EXERCISE PROMPT: In the records below, find the line containing "Is [126,234] closer", then extract that line and all subsequent lines exactly, leaving out everything else.

DATA TO USE:
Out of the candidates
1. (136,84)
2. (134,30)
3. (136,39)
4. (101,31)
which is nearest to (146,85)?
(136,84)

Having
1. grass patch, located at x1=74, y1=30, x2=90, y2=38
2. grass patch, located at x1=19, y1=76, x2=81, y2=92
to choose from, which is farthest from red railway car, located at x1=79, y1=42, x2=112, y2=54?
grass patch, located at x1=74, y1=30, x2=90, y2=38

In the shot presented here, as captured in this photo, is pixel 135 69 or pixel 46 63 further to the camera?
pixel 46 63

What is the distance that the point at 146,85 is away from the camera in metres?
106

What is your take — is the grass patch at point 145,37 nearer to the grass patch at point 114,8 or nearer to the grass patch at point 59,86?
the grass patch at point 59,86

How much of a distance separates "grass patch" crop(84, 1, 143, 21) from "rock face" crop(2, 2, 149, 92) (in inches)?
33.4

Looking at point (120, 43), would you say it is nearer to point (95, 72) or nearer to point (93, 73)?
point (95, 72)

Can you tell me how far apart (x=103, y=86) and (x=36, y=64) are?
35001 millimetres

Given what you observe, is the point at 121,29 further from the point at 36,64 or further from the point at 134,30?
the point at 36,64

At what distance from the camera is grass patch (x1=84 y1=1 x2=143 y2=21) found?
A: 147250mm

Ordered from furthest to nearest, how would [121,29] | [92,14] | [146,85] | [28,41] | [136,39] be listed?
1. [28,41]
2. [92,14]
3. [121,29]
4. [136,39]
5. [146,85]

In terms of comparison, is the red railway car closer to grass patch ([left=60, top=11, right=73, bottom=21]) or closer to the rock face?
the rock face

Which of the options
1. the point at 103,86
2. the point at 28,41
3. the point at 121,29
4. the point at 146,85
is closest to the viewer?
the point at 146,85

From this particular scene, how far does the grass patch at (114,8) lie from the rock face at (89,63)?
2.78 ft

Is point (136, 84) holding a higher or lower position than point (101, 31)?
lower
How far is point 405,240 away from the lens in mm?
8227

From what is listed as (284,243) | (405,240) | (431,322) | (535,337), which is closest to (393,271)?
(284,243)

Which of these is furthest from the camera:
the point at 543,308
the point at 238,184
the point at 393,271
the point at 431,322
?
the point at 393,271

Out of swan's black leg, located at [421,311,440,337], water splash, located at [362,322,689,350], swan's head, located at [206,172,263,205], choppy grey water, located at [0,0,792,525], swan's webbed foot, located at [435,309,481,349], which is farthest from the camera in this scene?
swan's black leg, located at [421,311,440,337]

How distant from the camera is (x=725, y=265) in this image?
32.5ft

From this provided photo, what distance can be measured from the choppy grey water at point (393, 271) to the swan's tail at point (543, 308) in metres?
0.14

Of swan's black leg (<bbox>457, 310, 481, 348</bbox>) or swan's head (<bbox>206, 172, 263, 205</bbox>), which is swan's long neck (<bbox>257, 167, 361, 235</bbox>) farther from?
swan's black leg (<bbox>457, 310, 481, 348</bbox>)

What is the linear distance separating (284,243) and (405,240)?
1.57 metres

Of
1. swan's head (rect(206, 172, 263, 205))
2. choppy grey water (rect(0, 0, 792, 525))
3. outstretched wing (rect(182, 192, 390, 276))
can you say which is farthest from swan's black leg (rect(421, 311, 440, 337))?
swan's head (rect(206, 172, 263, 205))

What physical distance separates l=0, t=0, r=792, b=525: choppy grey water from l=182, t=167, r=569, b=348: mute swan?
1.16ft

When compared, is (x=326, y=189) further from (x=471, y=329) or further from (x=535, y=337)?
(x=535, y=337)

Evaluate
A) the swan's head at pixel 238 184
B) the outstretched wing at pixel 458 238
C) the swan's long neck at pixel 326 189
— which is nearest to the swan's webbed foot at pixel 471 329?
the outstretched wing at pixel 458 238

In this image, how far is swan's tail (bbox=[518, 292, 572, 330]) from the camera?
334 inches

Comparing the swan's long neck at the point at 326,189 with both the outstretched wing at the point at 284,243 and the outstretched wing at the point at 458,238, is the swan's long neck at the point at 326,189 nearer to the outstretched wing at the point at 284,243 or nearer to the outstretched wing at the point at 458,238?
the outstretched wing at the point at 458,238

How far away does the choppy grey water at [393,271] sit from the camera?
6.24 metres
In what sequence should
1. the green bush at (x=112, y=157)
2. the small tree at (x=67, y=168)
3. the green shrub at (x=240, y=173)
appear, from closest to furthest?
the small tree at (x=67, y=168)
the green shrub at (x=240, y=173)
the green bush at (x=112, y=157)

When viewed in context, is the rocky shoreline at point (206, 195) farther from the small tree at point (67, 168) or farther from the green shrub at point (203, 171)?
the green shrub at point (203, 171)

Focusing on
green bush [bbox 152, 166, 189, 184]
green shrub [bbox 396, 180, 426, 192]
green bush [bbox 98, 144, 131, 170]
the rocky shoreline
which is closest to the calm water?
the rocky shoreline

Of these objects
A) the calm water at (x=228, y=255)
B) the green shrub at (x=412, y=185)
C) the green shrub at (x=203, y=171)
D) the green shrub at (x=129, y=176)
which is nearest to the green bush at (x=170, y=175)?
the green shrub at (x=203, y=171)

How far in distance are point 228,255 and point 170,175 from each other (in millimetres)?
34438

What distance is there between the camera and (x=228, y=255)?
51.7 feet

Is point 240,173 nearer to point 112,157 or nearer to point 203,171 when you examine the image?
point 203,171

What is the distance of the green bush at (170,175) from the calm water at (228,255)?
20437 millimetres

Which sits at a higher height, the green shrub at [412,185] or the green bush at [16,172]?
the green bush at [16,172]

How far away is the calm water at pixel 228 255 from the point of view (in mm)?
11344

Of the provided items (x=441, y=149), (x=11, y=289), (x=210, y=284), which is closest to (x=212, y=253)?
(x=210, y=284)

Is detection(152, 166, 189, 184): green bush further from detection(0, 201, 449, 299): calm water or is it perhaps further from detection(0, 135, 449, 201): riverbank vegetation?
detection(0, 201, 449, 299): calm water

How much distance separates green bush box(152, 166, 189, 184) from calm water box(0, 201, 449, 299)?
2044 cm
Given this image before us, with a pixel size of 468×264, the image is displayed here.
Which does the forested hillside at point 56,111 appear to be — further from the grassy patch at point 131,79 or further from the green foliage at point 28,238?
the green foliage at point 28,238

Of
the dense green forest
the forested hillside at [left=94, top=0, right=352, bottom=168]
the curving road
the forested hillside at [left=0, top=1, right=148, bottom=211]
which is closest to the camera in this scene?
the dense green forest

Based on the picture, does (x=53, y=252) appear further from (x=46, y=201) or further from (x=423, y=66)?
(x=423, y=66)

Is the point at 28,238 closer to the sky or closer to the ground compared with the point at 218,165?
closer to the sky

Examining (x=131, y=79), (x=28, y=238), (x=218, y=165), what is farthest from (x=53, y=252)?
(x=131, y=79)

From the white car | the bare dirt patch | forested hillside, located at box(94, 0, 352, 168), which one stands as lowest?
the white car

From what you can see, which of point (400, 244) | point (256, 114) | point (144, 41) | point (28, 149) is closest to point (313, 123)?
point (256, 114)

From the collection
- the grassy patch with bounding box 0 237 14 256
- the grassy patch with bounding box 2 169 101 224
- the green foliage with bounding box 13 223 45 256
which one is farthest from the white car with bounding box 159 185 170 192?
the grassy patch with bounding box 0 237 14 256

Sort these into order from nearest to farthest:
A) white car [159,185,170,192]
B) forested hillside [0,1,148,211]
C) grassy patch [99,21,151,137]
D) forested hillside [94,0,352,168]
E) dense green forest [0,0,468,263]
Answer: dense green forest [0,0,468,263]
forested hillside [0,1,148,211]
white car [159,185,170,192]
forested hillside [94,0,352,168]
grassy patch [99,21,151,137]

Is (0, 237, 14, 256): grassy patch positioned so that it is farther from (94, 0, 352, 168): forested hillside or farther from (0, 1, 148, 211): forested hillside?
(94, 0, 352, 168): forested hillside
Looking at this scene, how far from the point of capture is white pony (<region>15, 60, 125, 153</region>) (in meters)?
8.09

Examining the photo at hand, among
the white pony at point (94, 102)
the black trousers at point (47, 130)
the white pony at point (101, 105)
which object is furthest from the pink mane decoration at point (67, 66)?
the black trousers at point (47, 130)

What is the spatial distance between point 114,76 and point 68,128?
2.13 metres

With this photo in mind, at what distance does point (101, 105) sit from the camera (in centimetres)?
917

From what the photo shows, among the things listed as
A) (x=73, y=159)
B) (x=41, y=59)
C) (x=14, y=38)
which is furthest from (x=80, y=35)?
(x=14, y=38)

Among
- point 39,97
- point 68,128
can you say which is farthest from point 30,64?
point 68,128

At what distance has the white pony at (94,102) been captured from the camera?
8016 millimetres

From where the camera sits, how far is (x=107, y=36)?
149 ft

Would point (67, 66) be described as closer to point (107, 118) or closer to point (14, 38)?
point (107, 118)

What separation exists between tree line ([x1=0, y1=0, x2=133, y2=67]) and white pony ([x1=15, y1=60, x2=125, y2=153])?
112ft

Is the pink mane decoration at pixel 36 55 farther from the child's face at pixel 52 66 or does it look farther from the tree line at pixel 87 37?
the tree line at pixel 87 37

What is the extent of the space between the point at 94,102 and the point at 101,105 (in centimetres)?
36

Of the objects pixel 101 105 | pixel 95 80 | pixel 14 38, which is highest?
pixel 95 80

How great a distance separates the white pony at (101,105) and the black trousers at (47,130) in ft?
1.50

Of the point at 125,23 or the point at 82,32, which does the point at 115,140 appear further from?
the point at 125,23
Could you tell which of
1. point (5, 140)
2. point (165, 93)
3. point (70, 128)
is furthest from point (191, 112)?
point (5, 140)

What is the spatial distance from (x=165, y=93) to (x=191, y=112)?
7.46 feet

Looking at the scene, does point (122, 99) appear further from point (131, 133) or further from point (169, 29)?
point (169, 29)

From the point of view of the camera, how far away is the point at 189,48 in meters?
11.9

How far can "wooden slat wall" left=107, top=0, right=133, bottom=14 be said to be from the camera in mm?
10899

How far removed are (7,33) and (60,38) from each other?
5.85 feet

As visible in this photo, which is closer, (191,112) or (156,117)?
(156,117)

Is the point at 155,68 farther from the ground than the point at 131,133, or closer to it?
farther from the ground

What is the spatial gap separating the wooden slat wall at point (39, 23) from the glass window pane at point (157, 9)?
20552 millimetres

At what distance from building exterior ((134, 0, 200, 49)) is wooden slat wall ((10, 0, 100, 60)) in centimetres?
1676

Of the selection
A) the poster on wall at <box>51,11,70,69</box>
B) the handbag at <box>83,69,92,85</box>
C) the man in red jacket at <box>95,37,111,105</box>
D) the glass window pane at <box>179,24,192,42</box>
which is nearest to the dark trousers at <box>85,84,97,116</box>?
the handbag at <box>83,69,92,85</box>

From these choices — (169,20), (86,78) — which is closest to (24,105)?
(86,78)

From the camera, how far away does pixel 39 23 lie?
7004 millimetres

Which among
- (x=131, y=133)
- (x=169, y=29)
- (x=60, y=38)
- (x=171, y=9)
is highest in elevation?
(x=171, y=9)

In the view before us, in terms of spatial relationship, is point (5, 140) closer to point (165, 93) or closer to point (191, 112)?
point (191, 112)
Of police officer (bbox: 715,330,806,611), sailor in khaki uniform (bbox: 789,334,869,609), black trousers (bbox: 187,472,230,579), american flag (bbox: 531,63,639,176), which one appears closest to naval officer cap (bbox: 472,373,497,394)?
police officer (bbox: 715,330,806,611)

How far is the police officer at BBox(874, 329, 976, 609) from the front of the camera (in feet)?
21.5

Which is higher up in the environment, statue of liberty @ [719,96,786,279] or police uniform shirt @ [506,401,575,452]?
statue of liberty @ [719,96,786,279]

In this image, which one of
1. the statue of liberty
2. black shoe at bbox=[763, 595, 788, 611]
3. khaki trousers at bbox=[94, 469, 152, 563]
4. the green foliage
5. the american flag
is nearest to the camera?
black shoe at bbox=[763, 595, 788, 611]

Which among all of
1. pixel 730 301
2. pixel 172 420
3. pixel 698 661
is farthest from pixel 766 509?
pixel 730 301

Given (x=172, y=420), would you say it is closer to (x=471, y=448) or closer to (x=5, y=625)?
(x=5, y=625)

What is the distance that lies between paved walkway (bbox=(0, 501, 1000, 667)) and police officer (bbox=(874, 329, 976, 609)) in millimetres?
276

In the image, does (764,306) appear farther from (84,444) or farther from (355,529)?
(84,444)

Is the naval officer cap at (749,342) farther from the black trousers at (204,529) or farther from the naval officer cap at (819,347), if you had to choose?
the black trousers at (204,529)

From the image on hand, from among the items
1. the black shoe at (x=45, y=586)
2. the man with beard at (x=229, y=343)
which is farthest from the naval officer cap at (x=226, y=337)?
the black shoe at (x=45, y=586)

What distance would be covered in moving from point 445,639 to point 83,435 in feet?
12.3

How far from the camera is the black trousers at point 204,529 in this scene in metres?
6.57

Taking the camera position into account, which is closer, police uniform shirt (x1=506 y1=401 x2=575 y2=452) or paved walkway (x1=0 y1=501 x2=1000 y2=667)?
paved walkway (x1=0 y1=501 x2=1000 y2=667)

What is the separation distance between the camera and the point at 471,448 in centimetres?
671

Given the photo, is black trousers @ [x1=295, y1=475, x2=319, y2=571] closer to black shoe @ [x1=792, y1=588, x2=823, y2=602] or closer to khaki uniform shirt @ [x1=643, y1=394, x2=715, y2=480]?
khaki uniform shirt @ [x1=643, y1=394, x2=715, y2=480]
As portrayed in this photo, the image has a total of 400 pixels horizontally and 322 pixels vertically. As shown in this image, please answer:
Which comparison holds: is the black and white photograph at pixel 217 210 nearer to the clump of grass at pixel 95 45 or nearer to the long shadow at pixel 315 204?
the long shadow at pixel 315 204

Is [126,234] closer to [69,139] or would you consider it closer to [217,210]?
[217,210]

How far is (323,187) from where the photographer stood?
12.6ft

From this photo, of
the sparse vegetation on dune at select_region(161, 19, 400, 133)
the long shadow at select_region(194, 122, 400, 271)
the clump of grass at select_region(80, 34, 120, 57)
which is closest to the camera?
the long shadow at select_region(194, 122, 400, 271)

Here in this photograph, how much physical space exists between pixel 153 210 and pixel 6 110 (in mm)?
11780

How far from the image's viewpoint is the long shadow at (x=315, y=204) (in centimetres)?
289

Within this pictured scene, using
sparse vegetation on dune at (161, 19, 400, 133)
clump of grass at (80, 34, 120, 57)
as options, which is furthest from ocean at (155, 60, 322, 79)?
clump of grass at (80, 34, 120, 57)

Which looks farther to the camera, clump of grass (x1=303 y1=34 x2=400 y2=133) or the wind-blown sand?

THE COMPLETED TASK:
Is [126,234] closer to [69,139] or would you consider it closer to [217,210]?
[217,210]

How far is (323,187) from where the photographer stood?
12.6ft

From this photo, of
the sparse vegetation on dune at select_region(161, 19, 400, 133)
the long shadow at select_region(194, 122, 400, 271)
the clump of grass at select_region(80, 34, 120, 57)
which is closest to the camera?
the long shadow at select_region(194, 122, 400, 271)

Here in this photograph, how much physical space exists between pixel 153 210 and pixel 6 110 (in mm)?
11780

How far from the image's viewpoint is the long shadow at (x=315, y=204) (in centimetres)?
289

Within this pictured scene, using
sparse vegetation on dune at (161, 19, 400, 133)
clump of grass at (80, 34, 120, 57)
as options, which is furthest from ocean at (155, 60, 322, 79)?
clump of grass at (80, 34, 120, 57)

Which looks farther to the camera, clump of grass (x1=303 y1=34 x2=400 y2=133) or the wind-blown sand?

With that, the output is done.